____ READING PASSAGE
Fix configuration locking in MD.

Remove  md_mtx.

Remove GIANT from the mdctl device driver and avoid DROP_GIANT,
PICKUP_GIANT and geom events since we can call into GEOM directly
now.

Pick up Giant around vn_close().

Apply an exclusive sx around mdctls ioctl and preloading to protect
lists etc..

Don't initialize our lock (md_mtx or md_sx) from a
SYSINIT when there is a perfectly good pair of _fini/_init
functions to do it from.

Prune any final fractional sector from the mediasize to
keep GEOM happy.

Cleanups:

Unify MDIOVERSION check in (x)mdctlioctl()

Add pointer to start() routine to softc to eliminate a switch{}

Inline guts of mddetach().

Always pass error pointer to mdnew(), simplify implementation.
This commit is contained in:
Poul-Henning Kamp 2005-09-19 06:55:27 +00:00
parent b1fa310c00
commit 9b00ca1961

View File

@ -68,6 +68,7 @@
#include <sys/malloc.h>
#include <sys/mdioctl.h>
#include <sys/mutex.h>
#include <sys/sx.h>
#include <sys/namei.h>
#include <sys/proc.h>
#include <sys/queue.h>
@ -112,14 +113,12 @@ static g_access_t g_md_access;
static int mdunits;
static struct cdev *status_dev = 0;
static struct mtx md_mtx;
MTX_SYSINIT(md_mtx, &md_mtx, "md", MTX_DEF);
static struct sx md_sx;
static d_ioctl_t mdctlioctl;
static struct cdevsw mdctl_cdevsw = {
.d_version = D_VERSION,
.d_flags = D_NEEDGIANT,
.d_ioctl = mdctlioctl,
.d_name = MD_NAME,
};
@ -166,6 +165,7 @@ struct md_s {
struct proc *procp;
struct g_geom *gp;
struct g_provider *pp;
int (*start)(struct md_s *sc, struct bio *bp);
/* MD_MALLOC related fields */
struct indir *indir;
@ -184,8 +184,6 @@ struct md_s {
vm_object_t object;
};
static int mddestroy(struct md_s *sc, struct thread *td);
static struct indir *
new_indir(u_int shift)
________
**WHAT THIS EXERCISE ASKS**
1 > Translate this sentence from the commit page into Spanish: "Prune any final fractional sector from the mediasize to keep GEOM happy."
2 > Retype the part of the commit page that runs from "Apply an exclusive" up to and including "keep GEOM happy.".
____ RECORDS SUPPLIED
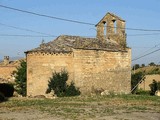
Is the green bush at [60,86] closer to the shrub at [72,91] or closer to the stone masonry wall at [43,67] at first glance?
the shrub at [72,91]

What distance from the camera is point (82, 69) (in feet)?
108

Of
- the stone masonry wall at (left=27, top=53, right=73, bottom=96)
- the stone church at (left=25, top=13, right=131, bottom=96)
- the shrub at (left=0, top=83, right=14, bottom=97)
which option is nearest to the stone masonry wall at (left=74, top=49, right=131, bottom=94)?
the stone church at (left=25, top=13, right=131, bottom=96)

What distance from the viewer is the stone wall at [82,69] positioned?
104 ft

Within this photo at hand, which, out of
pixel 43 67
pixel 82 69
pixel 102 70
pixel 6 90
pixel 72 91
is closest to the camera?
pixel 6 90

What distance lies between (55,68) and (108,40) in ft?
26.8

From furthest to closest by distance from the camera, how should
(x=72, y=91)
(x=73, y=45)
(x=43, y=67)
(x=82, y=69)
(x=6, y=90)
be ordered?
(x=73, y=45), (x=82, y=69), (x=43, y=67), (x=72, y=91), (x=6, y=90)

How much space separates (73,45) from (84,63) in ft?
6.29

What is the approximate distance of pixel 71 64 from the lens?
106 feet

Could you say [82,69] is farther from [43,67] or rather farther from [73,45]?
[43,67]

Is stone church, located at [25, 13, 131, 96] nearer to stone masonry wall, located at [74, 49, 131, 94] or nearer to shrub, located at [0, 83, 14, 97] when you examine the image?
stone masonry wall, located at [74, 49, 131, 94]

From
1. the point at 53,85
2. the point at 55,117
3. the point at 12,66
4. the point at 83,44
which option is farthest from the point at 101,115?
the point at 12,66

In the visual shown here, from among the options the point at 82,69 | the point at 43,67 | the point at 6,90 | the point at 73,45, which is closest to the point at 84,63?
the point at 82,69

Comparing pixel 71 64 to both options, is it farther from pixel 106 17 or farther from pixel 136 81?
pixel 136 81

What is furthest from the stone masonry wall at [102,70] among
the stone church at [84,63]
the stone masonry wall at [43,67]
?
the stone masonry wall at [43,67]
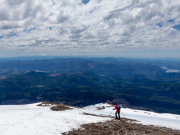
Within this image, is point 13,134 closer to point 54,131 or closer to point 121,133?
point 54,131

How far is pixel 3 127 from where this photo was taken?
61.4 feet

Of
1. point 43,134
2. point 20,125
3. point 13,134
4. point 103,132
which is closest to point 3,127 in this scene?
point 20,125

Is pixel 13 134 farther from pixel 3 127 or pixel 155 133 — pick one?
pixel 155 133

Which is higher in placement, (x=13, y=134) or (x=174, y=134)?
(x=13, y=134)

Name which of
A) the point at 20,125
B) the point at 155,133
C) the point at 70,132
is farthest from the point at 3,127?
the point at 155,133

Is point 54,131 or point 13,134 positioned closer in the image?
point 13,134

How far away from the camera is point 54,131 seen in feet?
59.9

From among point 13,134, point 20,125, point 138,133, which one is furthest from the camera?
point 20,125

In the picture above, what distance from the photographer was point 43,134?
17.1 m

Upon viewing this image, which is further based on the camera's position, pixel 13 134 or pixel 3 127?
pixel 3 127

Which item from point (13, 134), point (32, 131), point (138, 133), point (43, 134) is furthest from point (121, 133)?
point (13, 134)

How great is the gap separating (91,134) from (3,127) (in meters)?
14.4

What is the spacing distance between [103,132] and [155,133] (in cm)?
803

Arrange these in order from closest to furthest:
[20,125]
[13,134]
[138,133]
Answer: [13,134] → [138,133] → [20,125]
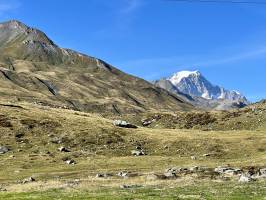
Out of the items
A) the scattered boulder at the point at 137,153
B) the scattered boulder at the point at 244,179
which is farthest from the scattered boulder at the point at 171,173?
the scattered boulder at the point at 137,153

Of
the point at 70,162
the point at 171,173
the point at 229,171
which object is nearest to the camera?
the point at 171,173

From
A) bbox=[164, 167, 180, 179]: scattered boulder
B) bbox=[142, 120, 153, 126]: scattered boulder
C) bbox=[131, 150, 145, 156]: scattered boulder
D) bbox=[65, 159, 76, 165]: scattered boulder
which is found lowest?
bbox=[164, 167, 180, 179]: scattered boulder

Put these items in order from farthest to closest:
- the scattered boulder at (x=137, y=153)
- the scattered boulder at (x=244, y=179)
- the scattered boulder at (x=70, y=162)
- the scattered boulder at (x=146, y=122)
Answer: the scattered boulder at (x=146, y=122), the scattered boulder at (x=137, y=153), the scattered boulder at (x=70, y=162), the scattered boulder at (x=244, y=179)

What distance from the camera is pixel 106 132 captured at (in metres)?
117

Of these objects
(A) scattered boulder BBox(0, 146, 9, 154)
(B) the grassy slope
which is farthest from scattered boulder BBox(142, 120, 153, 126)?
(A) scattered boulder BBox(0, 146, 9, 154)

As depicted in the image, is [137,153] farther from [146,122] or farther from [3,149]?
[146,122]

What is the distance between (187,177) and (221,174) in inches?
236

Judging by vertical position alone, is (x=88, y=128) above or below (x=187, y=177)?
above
________
**EXERCISE SOLUTIONS**
1 > Recortar cualquier sector fraccionario final del tamaño del medio (mediasize) para mantener contento a GEOM.

2 >
Apply an exclusive sx around mdctls ioctl and preloading to protect
lists etc..

Don't initialize our lock (md_mtx or md_sx) from a
SYSINIT when there is a perfectly good pair of _fini/_init
functions to do it from.

Prune any final fractional sector from the mediasize to
keep GEOM happy.